Spent three hours in the middle of the night last night at a nearby emergency room. Don, who is healthy but who has a history of iffy heart conditions via the male members of his family, experienced almost an hour of on-again, off-again heart racing which kept him awake, so at 1 in the morning, I took him to the ER. It turned out to be a condition called supraventricular tachycardia, or SVT (thank you, Wikipedia) which the doctor said is a nuisance but not dangerous. His heartbeat, which was over 180 when the triage nurse saw him, went down to 105 by the time the doc came by, but they still kept him for a couple of hours for observation.
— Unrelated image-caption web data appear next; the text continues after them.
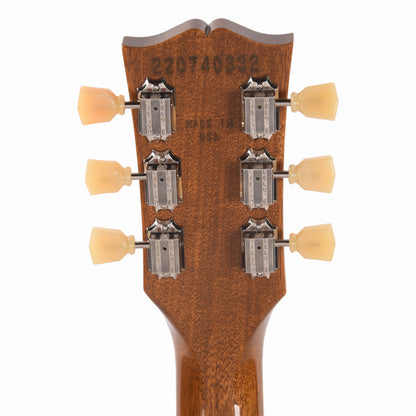 Gibson Original ES-335 Figured Antique Natural Electric Guitars / Semi-Hollow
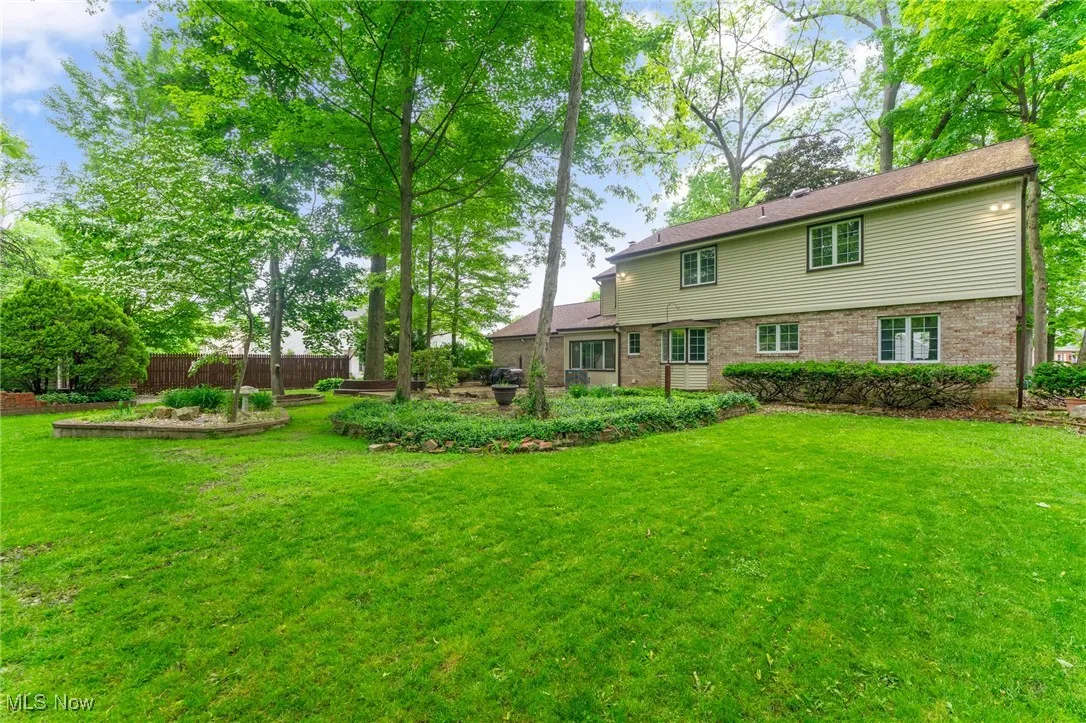 565 Hickory Hollow Drive, Canfield, Ohio,MLS Now Listing ID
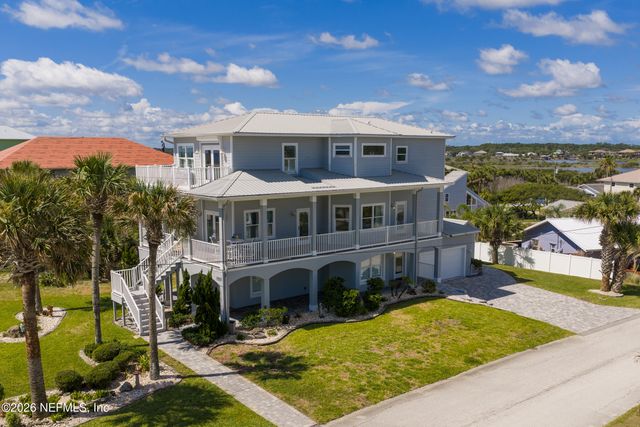 1955 N CENTRAL Avenue, Flagler Beach, FL 32136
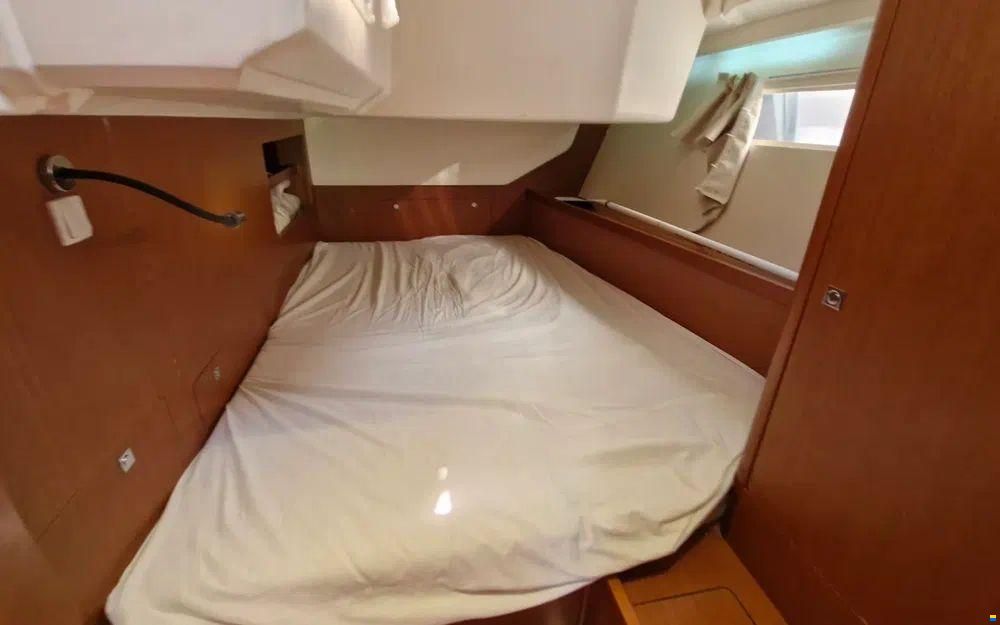 Beneteau Oceanis 45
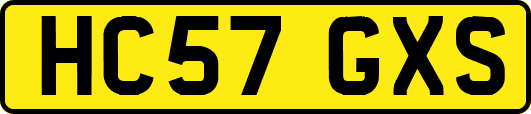 HC57GXS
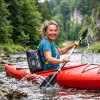 Nepromokavý vak 5l AQUAGET AQ0019 černý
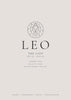 LEO zodiac personality traits I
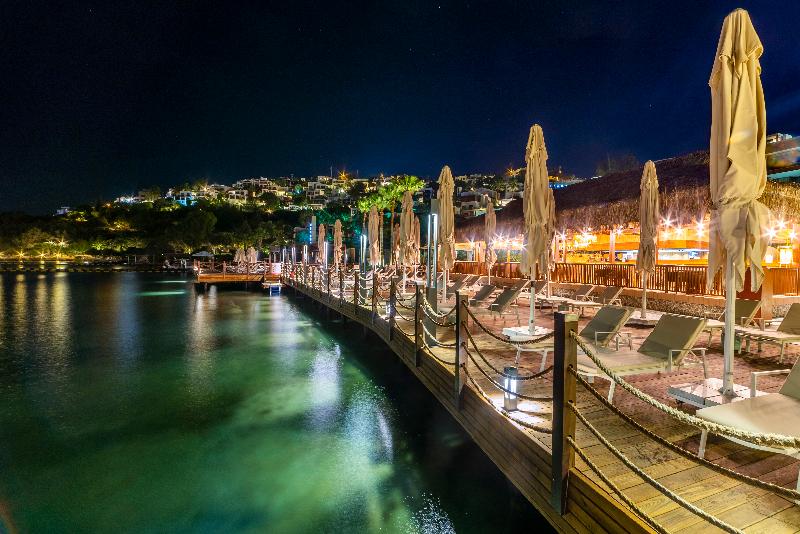 Mivara Luxury Resort Spa - Genel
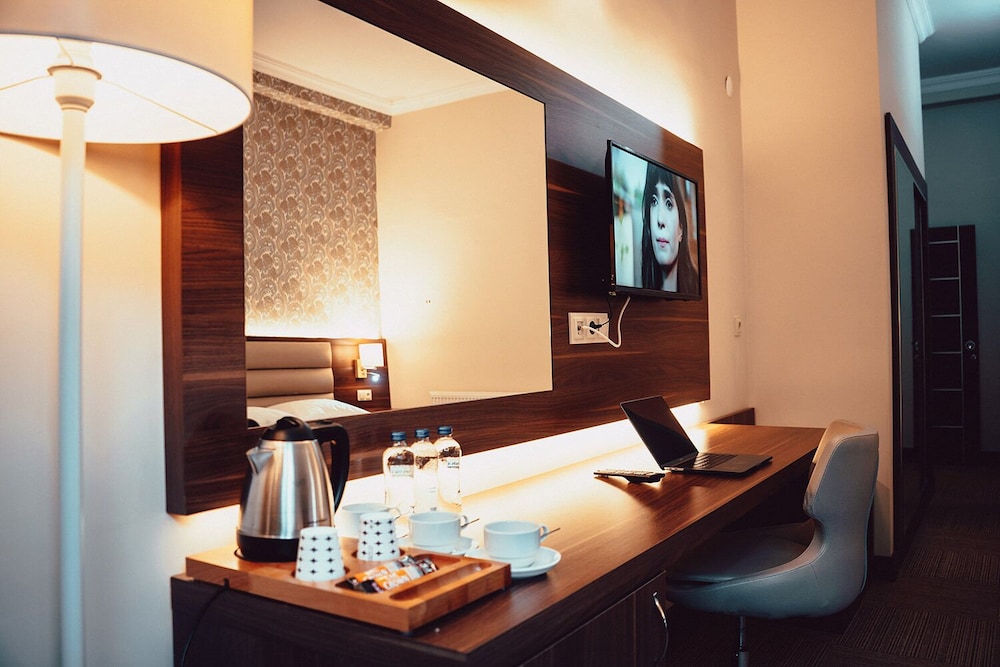 Grand Selale Hotel Rezervasyon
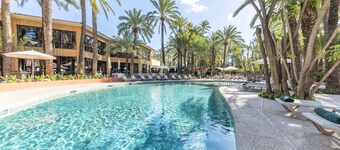 Huerto Del Cura Hotel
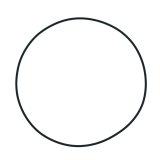 Quadboss Powersports Valve Cover Gaskets 563455 QuadBoss 03-05 Polaris Sportsman 600 4x4 Gasket thumbnail 3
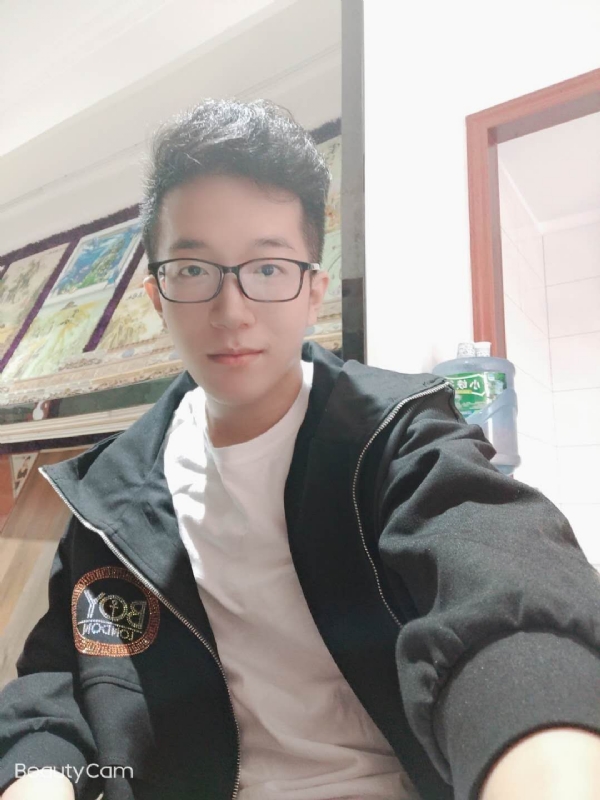 陈某某的第一张照片--明溪相亲网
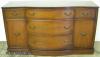 Mahogany Sideboard Mahogany Sideboard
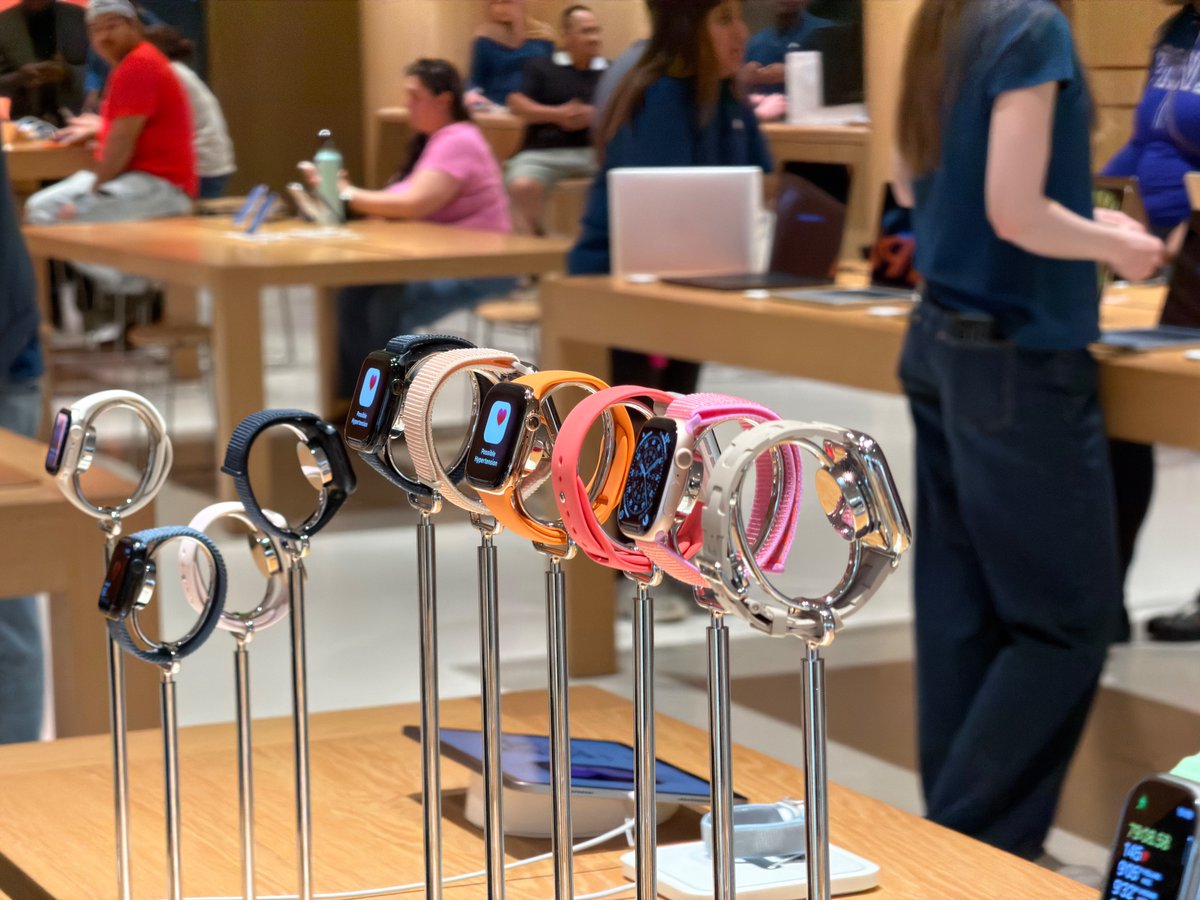 Retail Archive tweet media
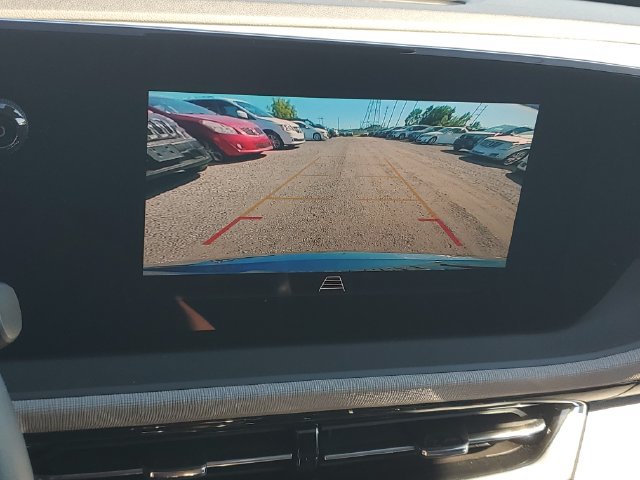 Used 2025 Buick Envista Avenir FWD image 26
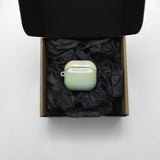 Fuzzy (Airpods case, glossy)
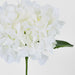 Hydrangea 47cm White - Pack of 12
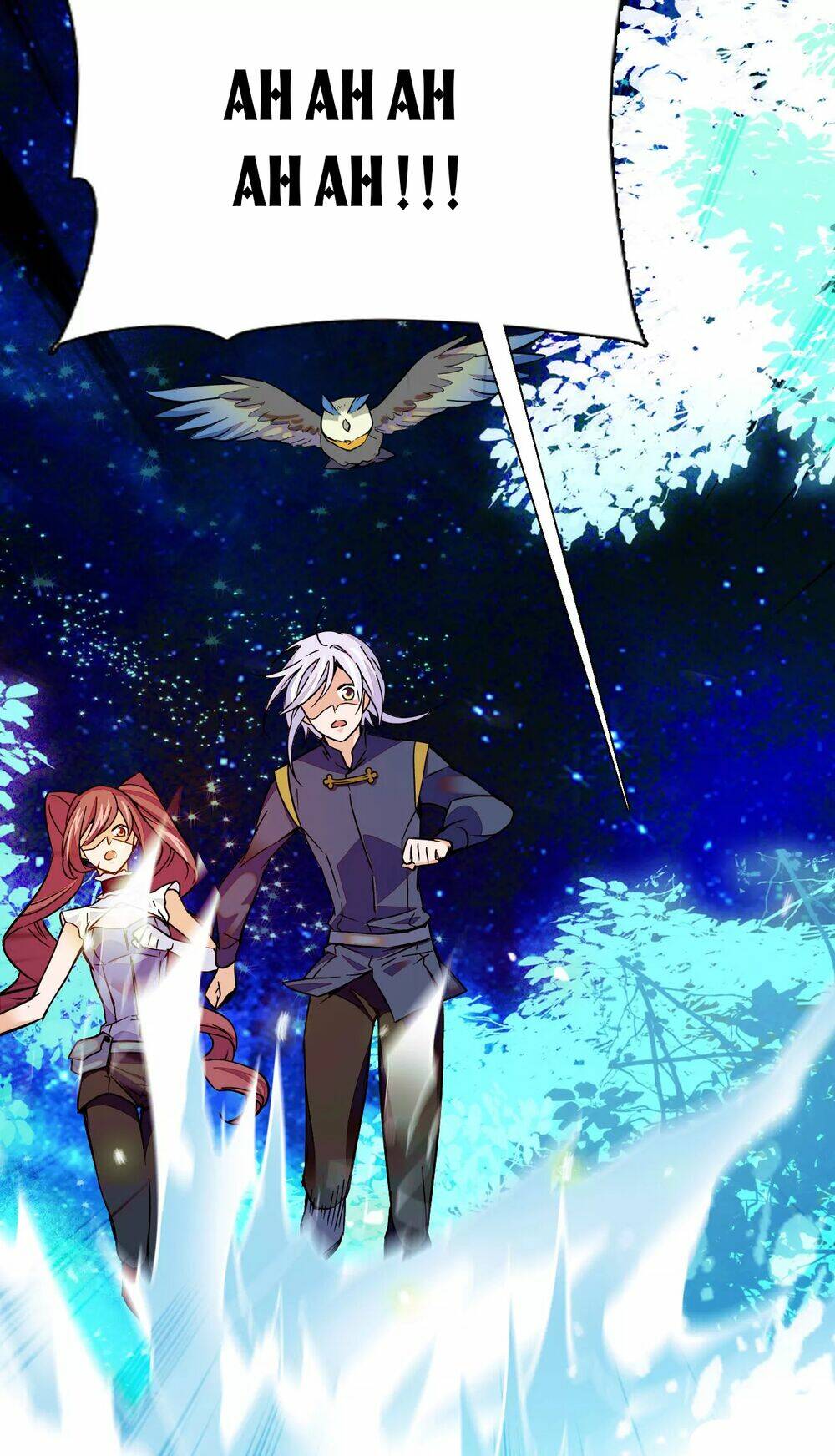 huyết túc khế ứớc chapter 24 8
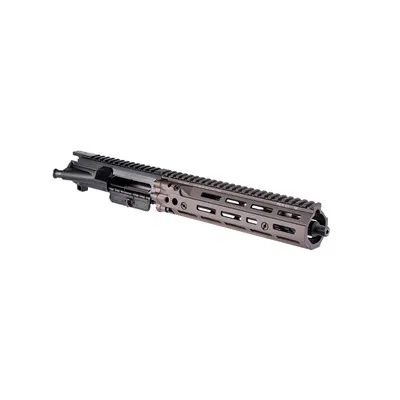 Daniel Defense Mk18 Stripped Socom Upper Receiver W/ Handguard Only - Mk18 Stripped Socom Upper Receiver - Upper Receiver for AR-15, vista 1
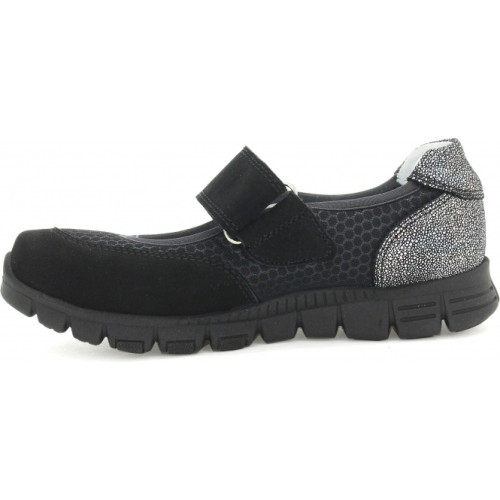Туфли Bartek девочковые - 68026/SZ/KSA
This was only my second time in an ER, and once I quit worrying about Don, I started noticing how much like and unlike this real ER was compared to TV ERs. At 1 a.m. on a weeknight in a suburban neighborhood, it was very quiet; we were the only people in the clean, spacious waiting room. It took us a little longer than I thought it should to get the triage nurse to attend to Don (who, despite his racing heart, was not having chest pains or shortness of breath), but once we got a room, things happened quickly--two efficient nurses scurried around, hooking him up to an EKG machine and installing an IV in his hand (which they never had to use), and the doc who saw him was pleasant and re-assuring (not to mention the Taye Diggs lookalike who took us to the room in the first place).

There was a TV set with Anderson Cooper talking about some woman who had a face transplant, the latest threats from the Taliban, and his own appearance on Jay Leno, talking about American Idol. I like Anderson well enough, but I realized there are reasons I don't much much TV news anymore (except for Jon Stewart) and when the show started up all over again, we switched to TCM which was showing an early talkie Western from 1929. They discharged Don about 3:30 a.m., and the drive home in the quiet night with the windows open, a fullish moon in the sky, and a little fog beginning to form, was relaxing.

So we didn't see Noah Wyle and didn't see much blood (though I did hear a woman moaning loudly and a "Code Red" announcement), and as visits to ERs go, I guess this one was a good one. Modern medical care is something I take for granted, or even don't think about at all, until it's needed, and I'm surely glad to have it nearby and civilized (Turner Classic in the hospital room? That's civilization!). Now if we can just do something about health care costs (and get more Taye Diggses in scrubs)...

1 comment:

  1. Yikes! I'm so glad to hear that you're both OK -- in my experience, ER visits are surreal and scary.